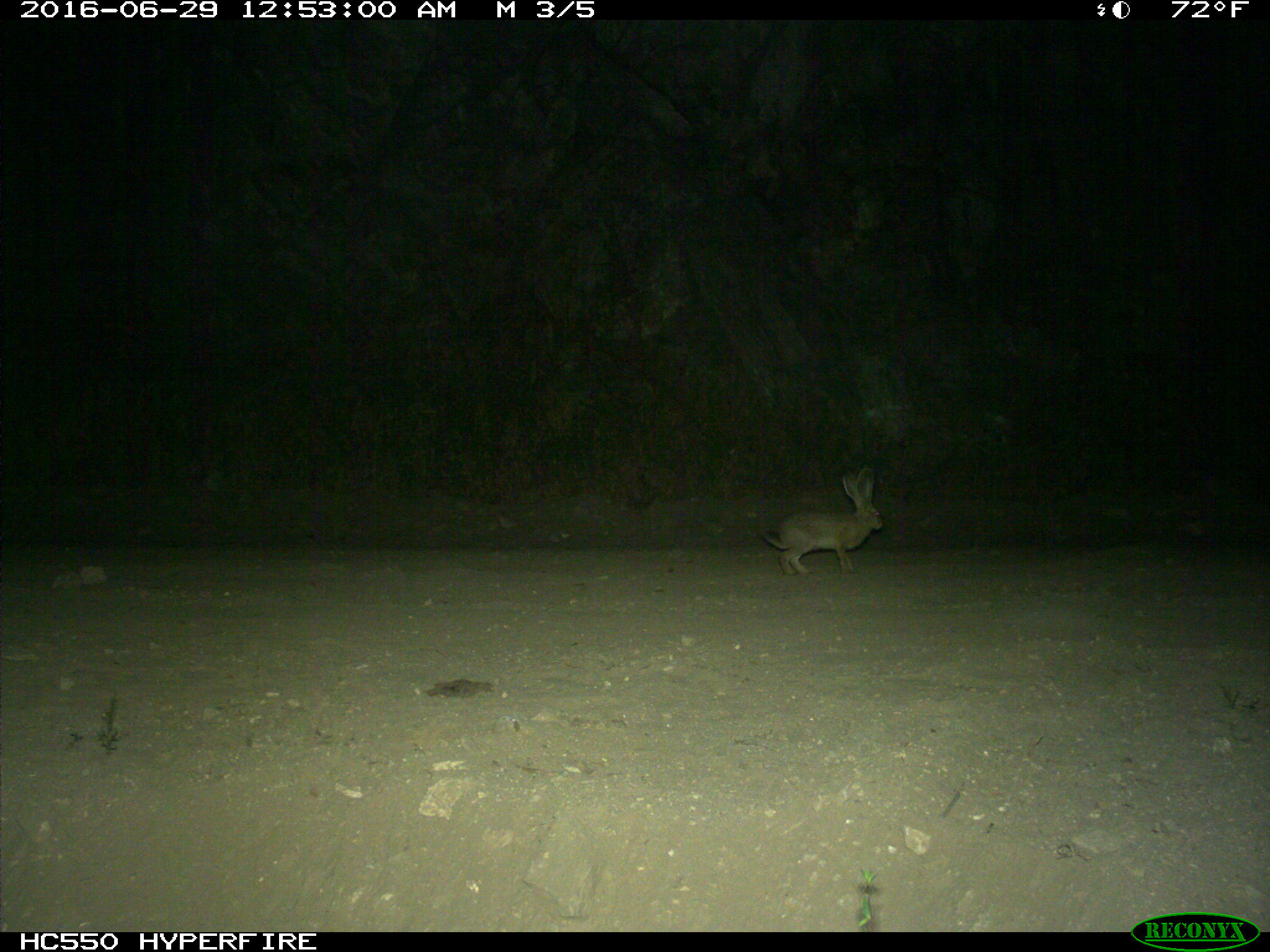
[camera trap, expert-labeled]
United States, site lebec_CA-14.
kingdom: Animalia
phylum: Chordata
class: Mammalia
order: Lagomorpha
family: Leporidae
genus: Lepus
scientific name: Lepus californicus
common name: black-tailed jackrabbit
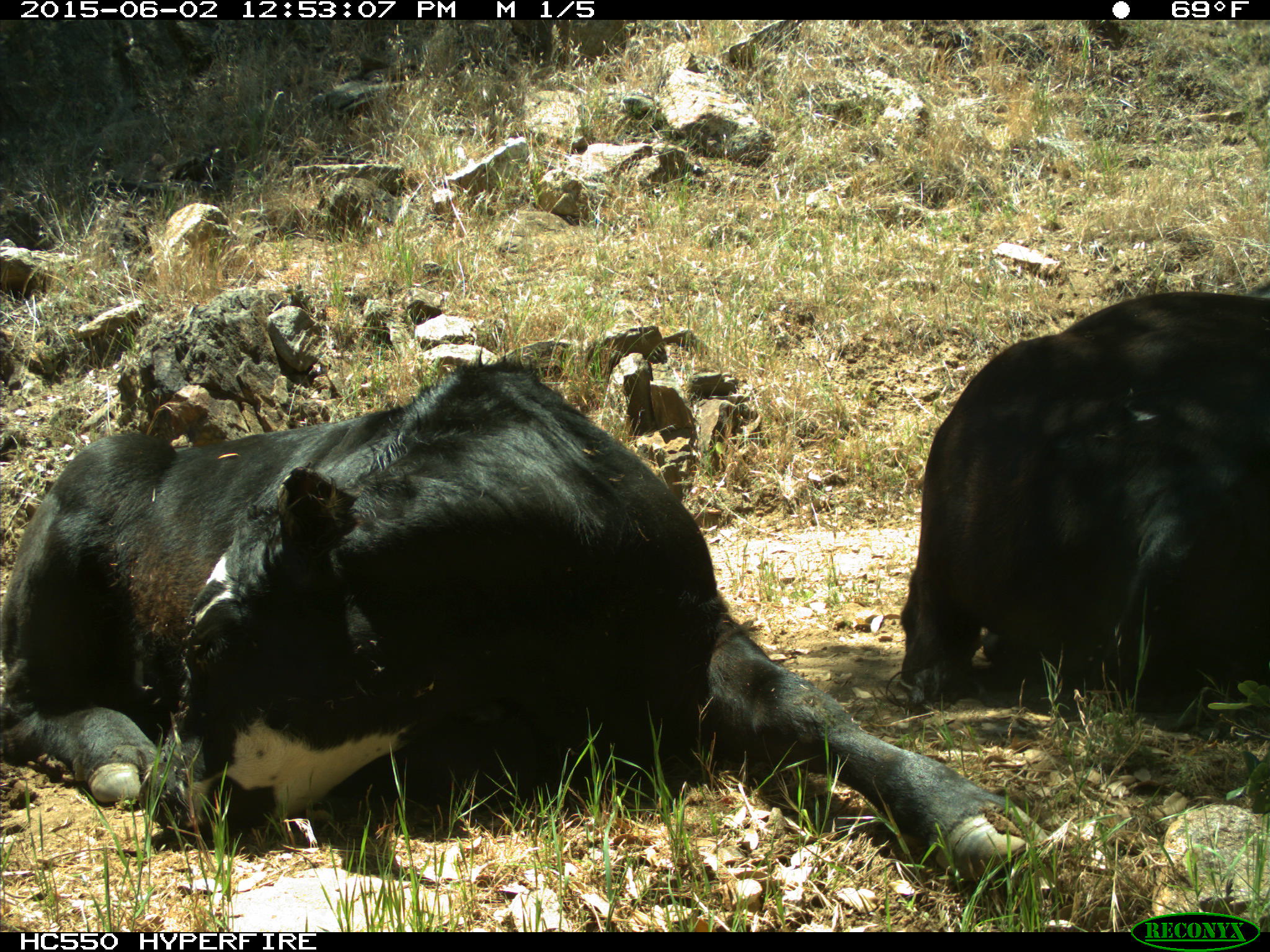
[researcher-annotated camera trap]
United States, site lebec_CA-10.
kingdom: Animalia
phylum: Chordata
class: Mammalia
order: Artiodactyla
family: Bovidae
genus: Bos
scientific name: Bos taurus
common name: domestic cow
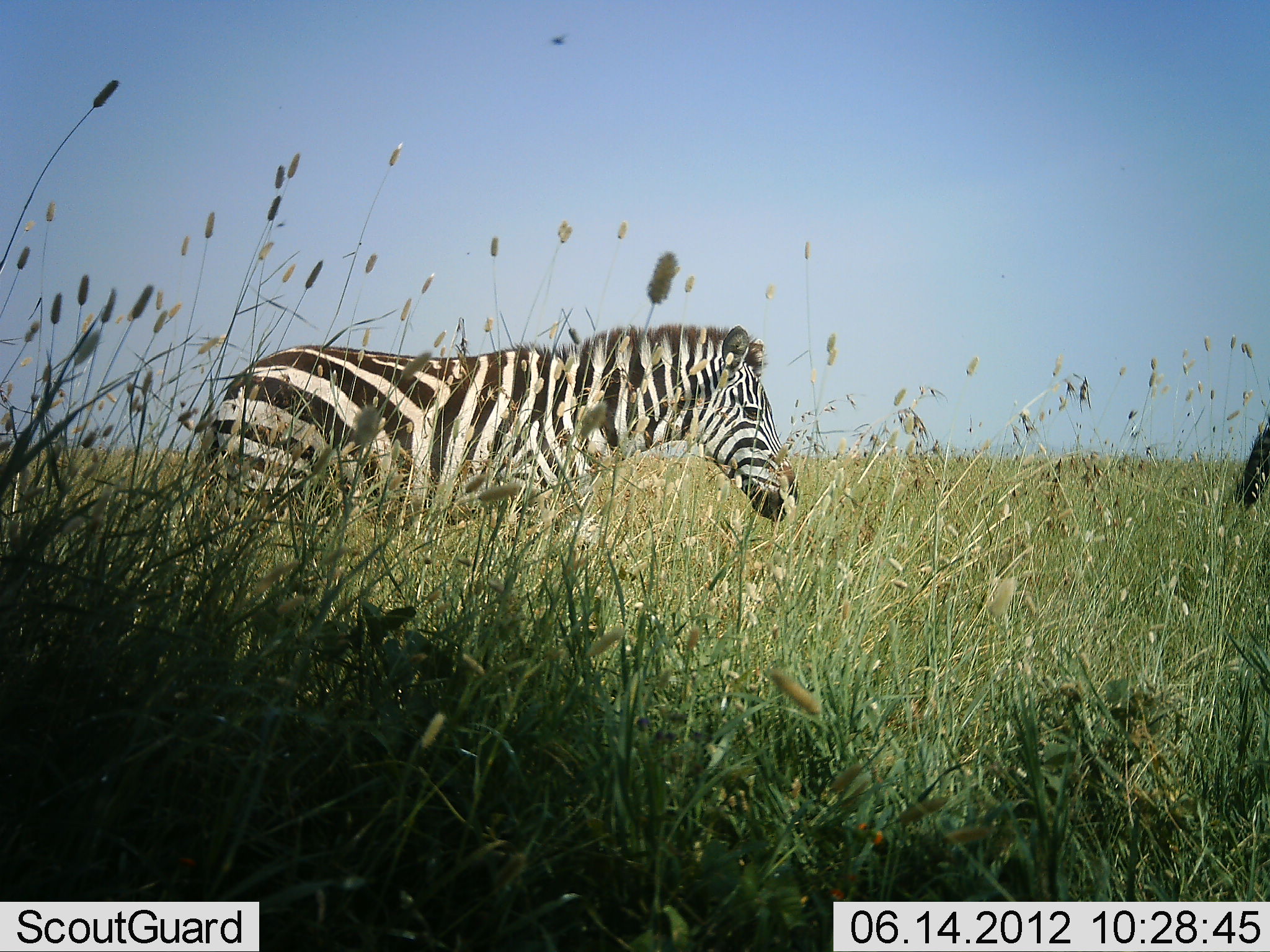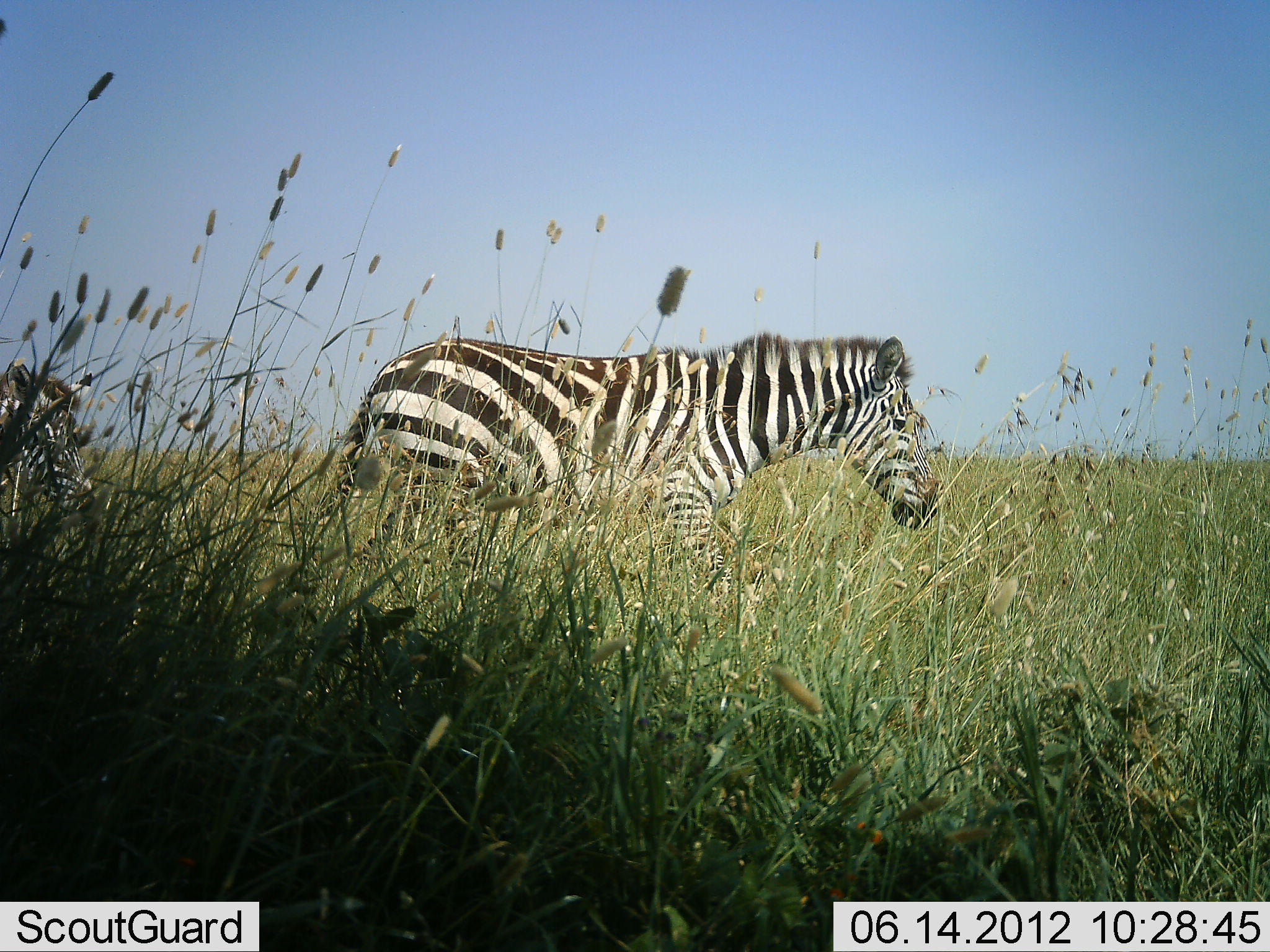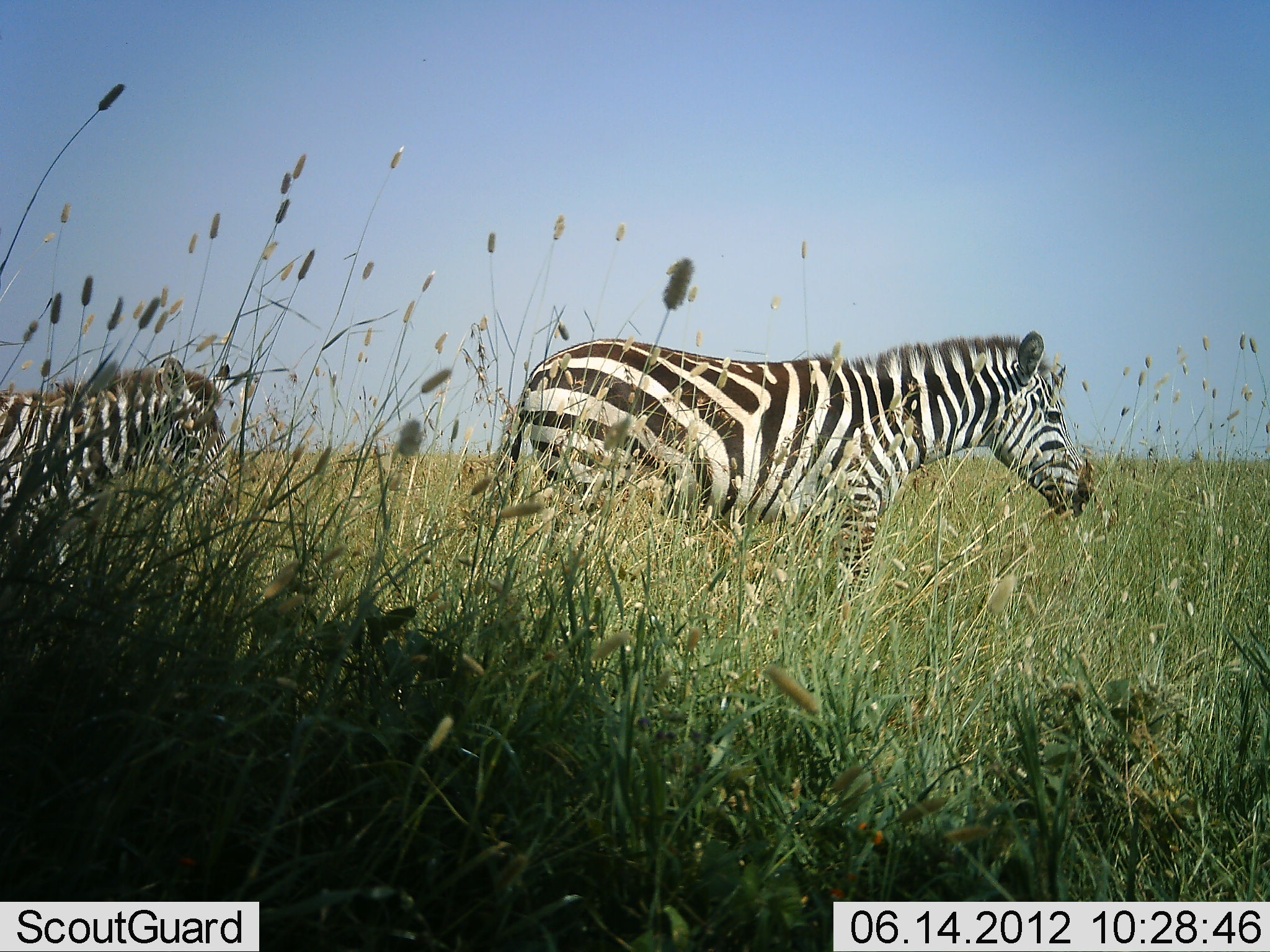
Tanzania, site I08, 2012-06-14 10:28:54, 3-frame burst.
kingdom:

···

What this task involves
The material above holds pictures; copy everything else in it exactly.

Answer to the problem
[camera trap, expert-labeled]
United States, site lebec_CA-14.
kingdom: Animalia
phylum: Chordata
class: Mammalia
order: Lagomorpha
family: Leporidae
genus: Lepus
scientific name: Lepus californicus
common name: black-tailed jackrabbit
[researcher-annotated camera trap]
United States, site lebec_CA-10.
kingdom: Animalia
phylum: Chordata
class: Mammalia
order: Artiodactyla
family: Bovidae
genus: Bos
scientific name: Bos taurus
common name: domestic cow
Tanzania, site I08, 2012-06-14 10:28:54, 3-frame burst.
kingdom:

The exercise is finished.